Head shot 3/8 steel dropped like a sack of taters. The slingshot is a little david nice little shooter it took some getting use to i shoot it OTT because I dont want to forkhit it and its my favorte style.


----------



## M.J (Nov 1, 2010)

Good shooting! That Little David is awesome, I need one :thumbsup:
Shooting butterfly style?


----------



## Charles (Aug 26, 2010)

Nice shot!

Cheers ..... Charles


----------



## rockslinger (Nov 16, 2010)

Nice shot, I have a Little David, had it for many years. :wave:


----------



## Chuck Daehler (Mar 17, 2015)

I love nostalgic slingshots still in use...and bagged a little something to eat as well. Nice going!


----------



## SlingshotBill (May 29, 2014)

M.J said:


> Good shooting! That Little David is awesome, I need one :thumbsup:
> Shooting butterfly style?


Thanks I only get to like a 75% butterfly out of those 9 inch bands.

As far as getting one I don't know if you messed with one but I really like my original one but i feel that the Milbro copy would be a better shooter than the original because the original casting they left a raised bit on the tips and i feel that it may shorten the band life.


----------



## M.J (Nov 1, 2010)

I actually looked up the Milbro Pro Shot one after reading this post. It's super nice but too rich for my blood right now.


----------



## fred45 (May 15, 2014)

file down the rough spot or lay a little leather under the band or gypsy tabs


----------



## SlingshotBill (May 29, 2014)

fred45 said:


> file down the rough spot or lay a little leather under the band or gypsy tabs


That would be a crime to file it. But I might try the gypsy tabs when it comes back around in rotation ive got a few slingshots to test and hunt with.


----------



## Skook (Jul 25, 2015)

M.J said:


> I actually looked up the Milbro Pro Shot one after reading this post.

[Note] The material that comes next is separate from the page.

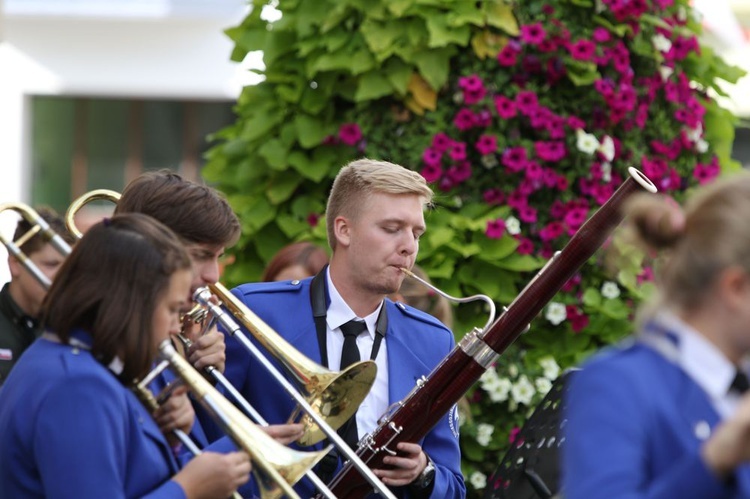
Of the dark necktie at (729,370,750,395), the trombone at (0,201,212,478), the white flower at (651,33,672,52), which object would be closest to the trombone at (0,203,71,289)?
the trombone at (0,201,212,478)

It's super nice but too rich for my blood right now.











M.J.,
You might take a look at the Metbro Unishot. Pretty inexpensive, very similar to the Milbro, and can be used as a core or a very low profile standard alone slingshot. I've really had a ball with two of them this winter. 
Thanks 
Skook

Sent from my SCH-I545 using Tapatalk


----------